Aim of the task => Using the records below, filter out every line that lacks "text" and copy the rest.

Records provided below:

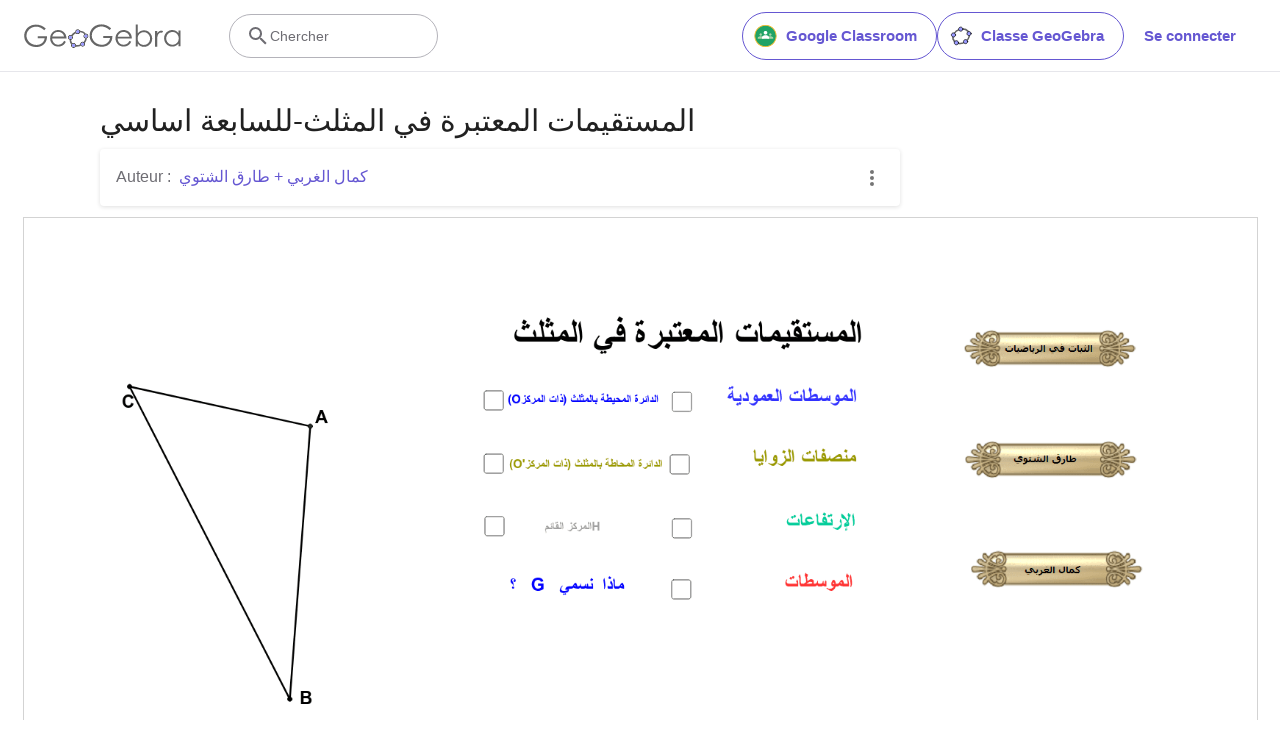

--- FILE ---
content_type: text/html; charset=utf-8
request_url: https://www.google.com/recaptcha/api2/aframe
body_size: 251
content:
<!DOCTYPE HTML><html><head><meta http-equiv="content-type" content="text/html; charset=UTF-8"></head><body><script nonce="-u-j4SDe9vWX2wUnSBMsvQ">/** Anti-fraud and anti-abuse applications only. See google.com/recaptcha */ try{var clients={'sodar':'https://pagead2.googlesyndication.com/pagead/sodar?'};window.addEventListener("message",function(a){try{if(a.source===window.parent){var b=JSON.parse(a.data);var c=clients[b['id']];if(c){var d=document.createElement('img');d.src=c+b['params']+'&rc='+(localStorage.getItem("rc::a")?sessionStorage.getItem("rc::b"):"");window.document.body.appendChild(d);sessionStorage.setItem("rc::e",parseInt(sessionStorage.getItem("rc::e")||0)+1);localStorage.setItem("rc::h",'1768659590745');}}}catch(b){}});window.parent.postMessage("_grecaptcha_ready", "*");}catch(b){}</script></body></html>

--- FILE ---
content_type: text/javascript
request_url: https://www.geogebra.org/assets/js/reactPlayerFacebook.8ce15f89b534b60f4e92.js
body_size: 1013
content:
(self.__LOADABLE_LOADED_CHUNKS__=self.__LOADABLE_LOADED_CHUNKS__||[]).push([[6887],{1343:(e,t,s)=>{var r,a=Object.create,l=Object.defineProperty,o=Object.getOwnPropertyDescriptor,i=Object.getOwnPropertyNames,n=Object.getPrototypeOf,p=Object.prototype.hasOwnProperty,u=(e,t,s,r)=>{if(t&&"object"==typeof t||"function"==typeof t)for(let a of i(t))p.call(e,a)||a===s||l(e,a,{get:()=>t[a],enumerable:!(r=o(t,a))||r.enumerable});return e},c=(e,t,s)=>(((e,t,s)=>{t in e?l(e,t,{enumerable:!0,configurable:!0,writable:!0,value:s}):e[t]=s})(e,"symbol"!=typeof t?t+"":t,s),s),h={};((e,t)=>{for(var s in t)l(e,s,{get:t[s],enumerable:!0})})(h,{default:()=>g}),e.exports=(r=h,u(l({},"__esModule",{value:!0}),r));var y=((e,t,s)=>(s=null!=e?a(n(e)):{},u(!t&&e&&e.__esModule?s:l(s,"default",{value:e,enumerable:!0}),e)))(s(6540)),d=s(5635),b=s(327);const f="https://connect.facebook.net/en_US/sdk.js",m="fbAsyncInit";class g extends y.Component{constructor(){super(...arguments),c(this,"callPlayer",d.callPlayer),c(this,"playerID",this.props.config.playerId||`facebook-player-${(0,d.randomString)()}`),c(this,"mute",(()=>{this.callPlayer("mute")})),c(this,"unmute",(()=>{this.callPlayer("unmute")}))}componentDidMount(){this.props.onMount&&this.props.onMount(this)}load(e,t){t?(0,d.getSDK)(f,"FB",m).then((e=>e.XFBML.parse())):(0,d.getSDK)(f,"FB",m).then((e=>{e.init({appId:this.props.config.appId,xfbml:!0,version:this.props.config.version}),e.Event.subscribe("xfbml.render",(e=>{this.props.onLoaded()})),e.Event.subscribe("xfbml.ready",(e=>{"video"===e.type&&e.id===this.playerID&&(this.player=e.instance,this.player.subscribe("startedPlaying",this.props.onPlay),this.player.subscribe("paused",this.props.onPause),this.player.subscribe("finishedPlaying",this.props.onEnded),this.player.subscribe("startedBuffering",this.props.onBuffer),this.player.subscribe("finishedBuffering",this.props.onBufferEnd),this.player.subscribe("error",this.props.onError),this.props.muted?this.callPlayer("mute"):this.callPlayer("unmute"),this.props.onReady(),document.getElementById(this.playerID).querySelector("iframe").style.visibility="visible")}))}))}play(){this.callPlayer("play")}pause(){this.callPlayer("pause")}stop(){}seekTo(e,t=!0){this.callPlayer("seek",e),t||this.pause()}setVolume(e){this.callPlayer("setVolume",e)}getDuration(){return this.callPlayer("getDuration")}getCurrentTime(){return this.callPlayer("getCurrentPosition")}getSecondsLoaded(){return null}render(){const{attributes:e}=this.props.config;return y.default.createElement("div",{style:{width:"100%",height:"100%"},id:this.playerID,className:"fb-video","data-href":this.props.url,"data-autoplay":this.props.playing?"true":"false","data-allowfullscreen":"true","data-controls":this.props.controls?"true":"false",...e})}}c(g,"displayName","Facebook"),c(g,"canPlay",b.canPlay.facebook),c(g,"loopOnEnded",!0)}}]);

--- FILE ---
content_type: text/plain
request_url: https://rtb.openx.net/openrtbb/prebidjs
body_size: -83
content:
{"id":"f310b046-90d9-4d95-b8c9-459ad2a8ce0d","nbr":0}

End of Records provided.

Output for this exercise =>
content_type: text/html; charset=utf-8
<!DOCTYPE HTML><html><head><meta http-equiv="content-type" content="text/html; charset=UTF-8"></head><body><script nonce="-u-j4SDe9vWX2wUnSBMsvQ">/** Anti-fraud and anti-abuse applications only. See google.com/recaptcha */ try{var clients={'sodar':'https://pagead2.googlesyndication.com/pagead/sodar?'};window.addEventListener("message",function(a){try{if(a.source===window.parent){var b=JSON.parse(a.data);var c=clients[b['id']];if(c){var d=document.createElement('img');d.src=c+b['params']+'&rc='+(localStorage.getItem("rc::a")?sessionStorage.getItem("rc::b"):"");window.document.body.appendChild(d);sessionStorage.setItem("rc::e",parseInt(sessionStorage.getItem("rc::e")||0)+1);localStorage.setItem("rc::h",'1768659590745');}}}catch(b){}});window.parent.postMessage("_grecaptcha_ready", "*");}catch(b){}</script></body></html>
content_type: text/javascript
content_type: text/plain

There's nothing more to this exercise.